La publication au Journal officiel :

genèse d'un mode d'universalisation

de la « puissance publique »

Pascal Gougeon

Groupe d'analyse politique Université Paris X

LA PRATIQUE de la publication au Journal officiel représente aujourd'hui une forme « naturelle » parmi d'autres d'objectivation de la « puissance publique ». Pourtant, il suffit de se pencher quelque peu sur l'histoire de ce processus de naturalisation pour mesurer combien il aura été à la fois long, progressif et mouvementé ; pour ne devenir que très tardivement cet acquis du pouvoir politique, mais aussi des légistes, qui bénéficie du poids (patiemment construit) de l'évidence. La pratique de la publication au Journal officiel apparaît tout d'abord comme un enjeu politique lors des événements qui présideront à l'avènement de la Ile République. C'est ainsi que le 26 février 1848, quatre jours après le début de l'émeute parisienne, la rédaction du Moniteur universel cède à la pression des républicains et lui adjoint le sous- titre de Journal officiel de la République française. Cette opération marque le passage de la monarchie constitutionnelle à la République, avant même que les républicains n'aient été assurés de son établissement. Une telle prise de pouvoir symbolique n'est pas unique sous cette forme, puisqu'un fait analogue va se produire quelques années plus tard. Dès les premières heures du coup d'État, le 2 décembre 1851, les agents de Louis Bonaparte imposent aux dirigeants du Moniteur universel le remplacement du sous-titre évoquant la République, par celui de Journal officiel de l'Empire français.

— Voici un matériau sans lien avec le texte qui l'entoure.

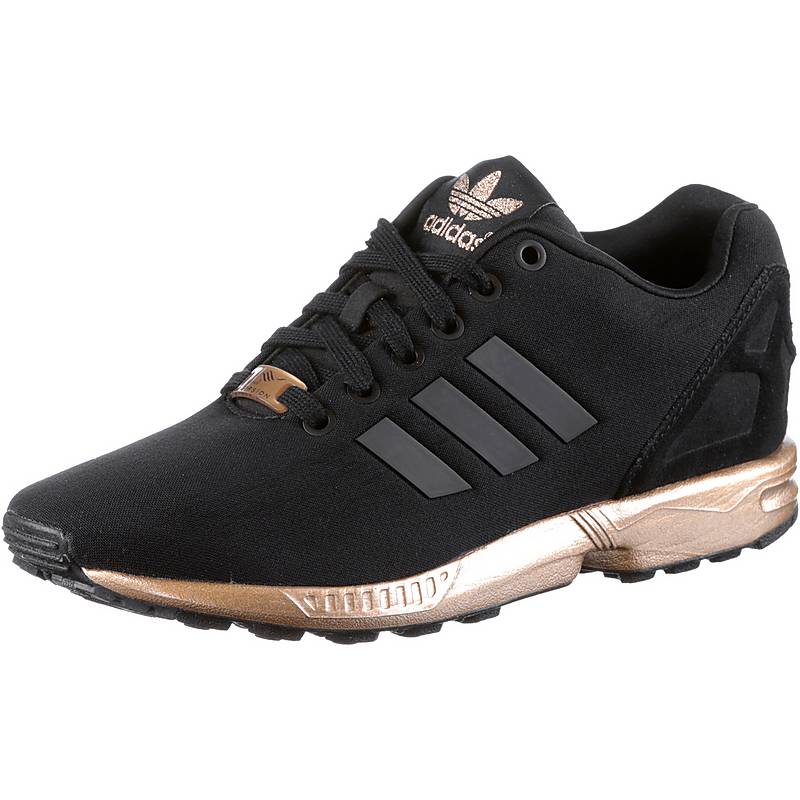 adidas zx flux schwarz damen adidas zx flux schwarz damen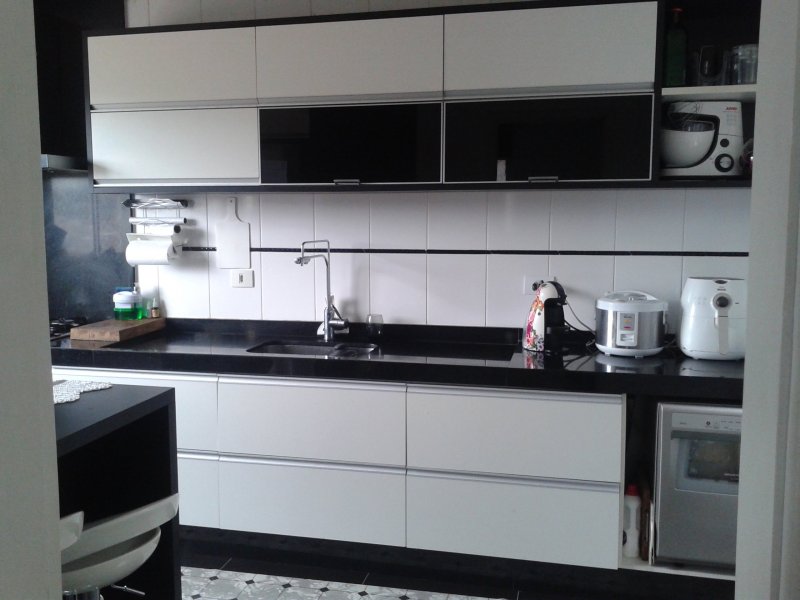 imóvel com 92m² - Jardim Lallo - São Paulo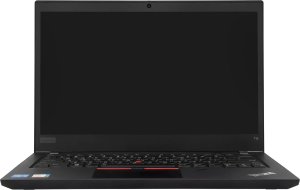 Laptop poleasingowy Lenovo Lenovo ThinkPad T14 Gen2 | 14" Mat IPS 1920x1080 | i7-1165G7 4.7GHz Iris Xe | 32 GB RAM 1000 M.2 SSD | WINDOWS 3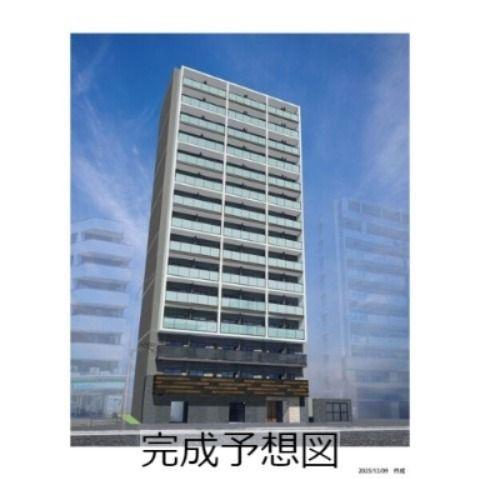 S-RESIDENCE高岳BRESA 5/15.1610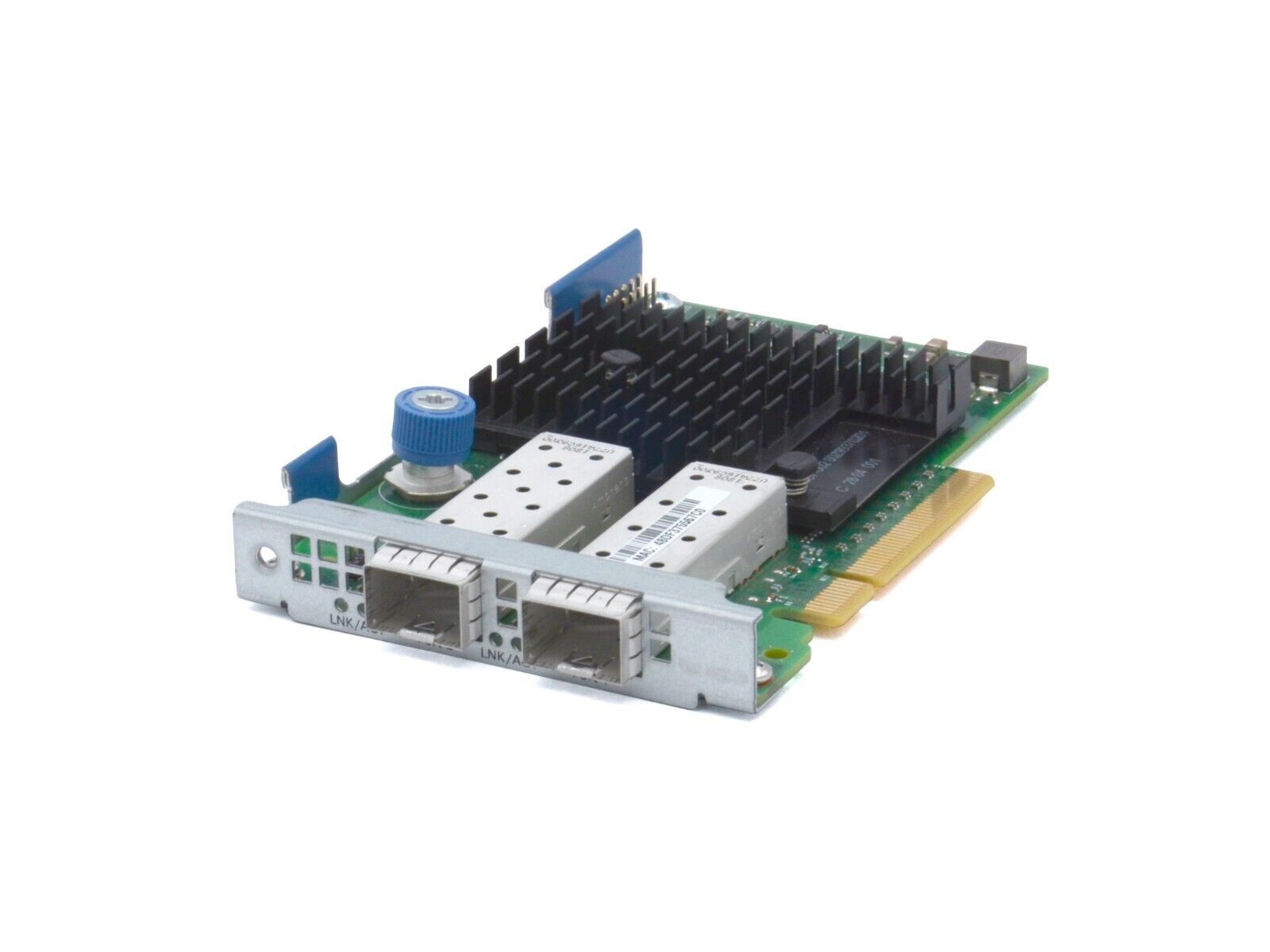HPE 727054-B21 Intel Ethernet 10Gb 2-port 562FLR-SFP+ X710-DA2 Adapter 10G 10GbE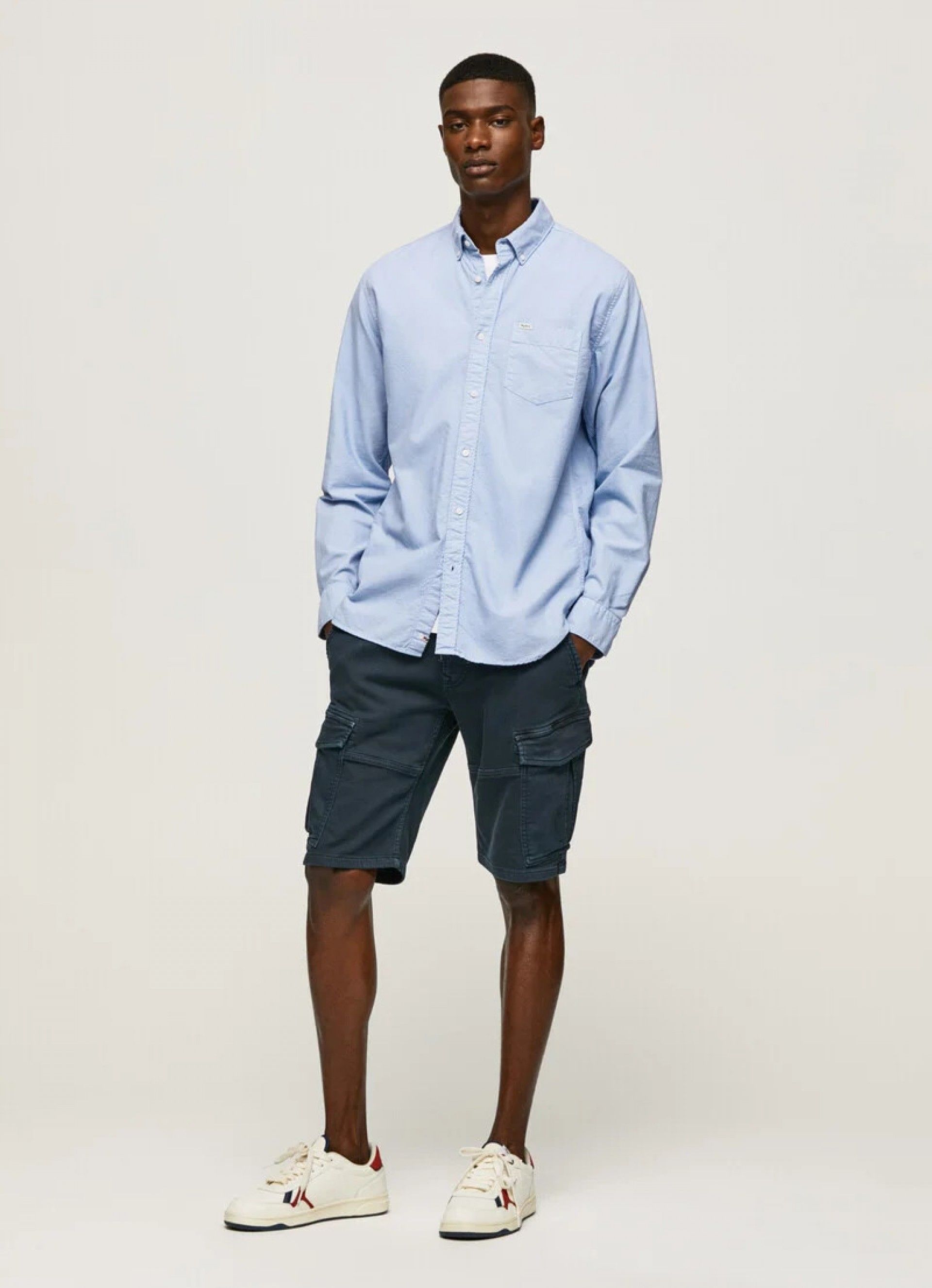 Camisa FABIO Pepe Jeans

De cette manière, la substitution de l'Empire à la République paraît dans une publication à vocation officielle alors que le nouveau régime n'a pas encore été proclamé solennellement, avant même qu'il ait été l'objet d'une mise en forme constitutionnelle (la promulgation de la nouvelle constitution devant avoir lieu un mois et demi plus tard, le 14 janvier 1852). Une pratique similaire se reproduira lors de Commune de Paris1 et, plus encore, pendant la seconde guerre mondiale2.